Search code examples
google-cloud-platformpysparktextblob

Pyspark in GCP: ModuleNotFoundError: No module named 'textblob'


I am using udf function in Pyspark in jupyter notebook on GCP. I wanted to use Textblob to do the sentiment analysis on text. I have already imported textblob in the notebook and i have tried the following code in my virtual machine terminal

pip3 install -U textblob

When I try to run the following code

sentiment = udf(lambda x: TextBlob(x).sentiment[0])
spark.udf.register("sentiment", sentiment)
df = df.withColumn('sentiment',sentiment('text').cast('double'))
df.show(1)

I still got the following error

PythonException: 
  An exception was thrown from the Python worker.

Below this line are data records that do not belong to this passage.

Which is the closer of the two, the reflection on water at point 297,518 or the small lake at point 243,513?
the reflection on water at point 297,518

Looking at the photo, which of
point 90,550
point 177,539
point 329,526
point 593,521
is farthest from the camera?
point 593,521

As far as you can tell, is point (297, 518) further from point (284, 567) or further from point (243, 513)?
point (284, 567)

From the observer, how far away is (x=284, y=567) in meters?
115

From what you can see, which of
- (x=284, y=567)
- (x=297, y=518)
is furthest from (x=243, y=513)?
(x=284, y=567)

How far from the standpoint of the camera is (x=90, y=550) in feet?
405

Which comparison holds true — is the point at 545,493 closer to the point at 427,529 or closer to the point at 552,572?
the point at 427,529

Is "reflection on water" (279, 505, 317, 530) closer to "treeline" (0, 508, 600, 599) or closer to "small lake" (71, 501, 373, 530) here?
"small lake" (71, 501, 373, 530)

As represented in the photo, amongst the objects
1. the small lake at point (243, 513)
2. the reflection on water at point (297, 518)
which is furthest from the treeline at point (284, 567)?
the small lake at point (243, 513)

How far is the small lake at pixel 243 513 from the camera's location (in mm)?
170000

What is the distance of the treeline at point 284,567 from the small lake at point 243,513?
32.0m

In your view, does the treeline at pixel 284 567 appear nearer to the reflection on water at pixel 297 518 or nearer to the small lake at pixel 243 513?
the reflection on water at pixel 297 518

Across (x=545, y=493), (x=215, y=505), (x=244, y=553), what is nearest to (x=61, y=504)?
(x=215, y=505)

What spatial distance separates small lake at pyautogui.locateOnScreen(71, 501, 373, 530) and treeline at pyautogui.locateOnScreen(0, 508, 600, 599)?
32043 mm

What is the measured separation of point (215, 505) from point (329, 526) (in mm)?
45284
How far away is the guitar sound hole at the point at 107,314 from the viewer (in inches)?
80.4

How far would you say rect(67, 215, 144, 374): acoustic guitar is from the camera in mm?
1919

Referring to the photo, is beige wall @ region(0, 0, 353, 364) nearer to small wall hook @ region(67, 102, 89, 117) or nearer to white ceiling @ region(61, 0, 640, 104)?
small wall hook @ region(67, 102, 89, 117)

Please see the stack trace below.
Traceback (most recent call last):
  File "/usr/lib/spark/python/lib/pyspark.zip/pyspark/worker.py", line 588, in main
    func, profiler, deserializer, serializer = read_udfs(pickleSer, infile, eval_type)
  File "/usr/lib/spark/python/lib/pyspark.zip/pyspark/worker.py", line 447, in read_udfs
    udfs.append(read_single_udf(pickleSer, infile, eval_type, runner_conf, udf_index=i))
  File "/usr/lib/spark/python/lib/pyspark.zip/pyspark/worker.py", line 249, in read_single_udf
    f, return_type = read_command(pickleSer, infile)
  File "/usr/lib/spark/python/lib/pyspark.zip/pyspark/worker.py", line 69, in read_command
    command = serializer._read_with_length(file)
  File "/usr/lib/spark/python/lib/pyspark.zip/pyspark/serializers.py", line 160, in _read_with_length
    return self.loads(obj)
  File "/usr/lib/spark/python/lib/pyspark.zip/pyspark/serializers.py", line 430, in loads
    return pickle.loads(obj, encoding=encoding)
ModuleNotFoundError: No module named 'textblob'

I am new to the GCP and cloud computing. I don't know what is causing the problem. Is that because I didn't install the package into right path?


Solution

  • I think this is more of a jupyter notebook thing than a GCP one. But jupyter has %pip and %conda that you could use to install python module to the python instance which jupyter runs on.